Nathaniel has a Negative Bias
Nathaniel created the dark side not only by leaving out the good characteristics of religion but by how he painted people and scenes. One type of the main character he chose was greatly flawed and struggled endlessly, often not ending well. His scenes involved things like dark woods with plant and animal life that were creepy and had names from the evil spirit world. Another favorite scene he chose was the bar and drinking scene set in ornate rooms with low-life characters. The main character started out pure and became defiled. The typical main characters were coming-of-age young ladies or gentlemen tainted by Nathaniel Hawthorne’s Dark Side.
I justified reading further by considering the reading a study of the New Englanders from a viewpoint other than considering them perfect; an outside-of-religious viewpoint. Soon, I noticed something else. Wisdom and beauty were missing from large chunks of the stories. God blesses people with talents. When they use them rightly, He blesses them more. When used for the dark side, He removes the beauty of their talent.

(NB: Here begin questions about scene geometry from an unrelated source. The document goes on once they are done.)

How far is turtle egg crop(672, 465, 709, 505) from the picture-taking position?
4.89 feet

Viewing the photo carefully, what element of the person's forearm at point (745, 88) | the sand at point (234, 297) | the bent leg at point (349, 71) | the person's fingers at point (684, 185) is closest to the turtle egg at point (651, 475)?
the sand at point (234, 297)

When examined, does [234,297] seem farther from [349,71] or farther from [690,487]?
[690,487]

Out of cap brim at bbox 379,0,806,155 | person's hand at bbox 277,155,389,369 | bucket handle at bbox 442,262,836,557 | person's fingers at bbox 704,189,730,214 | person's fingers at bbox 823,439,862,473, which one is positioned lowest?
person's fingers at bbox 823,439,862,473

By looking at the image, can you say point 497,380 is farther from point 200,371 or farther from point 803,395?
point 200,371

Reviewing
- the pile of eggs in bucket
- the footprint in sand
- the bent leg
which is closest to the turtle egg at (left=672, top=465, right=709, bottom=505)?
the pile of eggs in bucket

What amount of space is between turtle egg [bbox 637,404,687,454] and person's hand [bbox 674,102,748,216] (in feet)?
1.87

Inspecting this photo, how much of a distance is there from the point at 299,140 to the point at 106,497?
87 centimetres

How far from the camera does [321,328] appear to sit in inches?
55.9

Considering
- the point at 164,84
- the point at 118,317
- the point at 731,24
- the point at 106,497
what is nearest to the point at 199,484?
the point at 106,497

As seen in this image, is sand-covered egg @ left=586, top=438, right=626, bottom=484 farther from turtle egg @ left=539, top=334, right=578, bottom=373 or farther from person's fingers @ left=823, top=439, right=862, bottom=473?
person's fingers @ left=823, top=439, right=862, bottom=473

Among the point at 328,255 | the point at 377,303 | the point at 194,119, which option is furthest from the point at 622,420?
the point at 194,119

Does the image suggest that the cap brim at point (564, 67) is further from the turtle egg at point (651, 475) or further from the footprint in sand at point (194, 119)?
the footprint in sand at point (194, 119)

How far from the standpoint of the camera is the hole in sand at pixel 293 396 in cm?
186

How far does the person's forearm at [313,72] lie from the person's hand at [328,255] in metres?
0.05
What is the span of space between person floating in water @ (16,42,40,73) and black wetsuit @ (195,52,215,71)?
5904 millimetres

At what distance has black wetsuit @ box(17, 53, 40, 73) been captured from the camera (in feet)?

Dark Side Evaporates Creativity
Nathaniel’s choice to dwell on the dark side wasted a talent that could have captured our nation’s history in a phenomenal way. He possessed the ability to use character description and scene development to build suspense in his story plot. He knew his time era’s historical setting well and could weld purpose from it, dark purpose. Then he failed to build traits with stability, the heroes failed, and the scenes closed in on the reader. Scenes he wrapped in evil surmising lacked creative language. Quality metaphors vanished in his dark scenes.
Finally, I reached my limit of enduring Nathaniel Hawthorne’s Dark Side. The continual hope of the next story improving grieved me. Finally, I realized that there was not going to be a better one. Frankly, I like to hear New England’s History from a more moderate view. I deposited the book into the dumpster.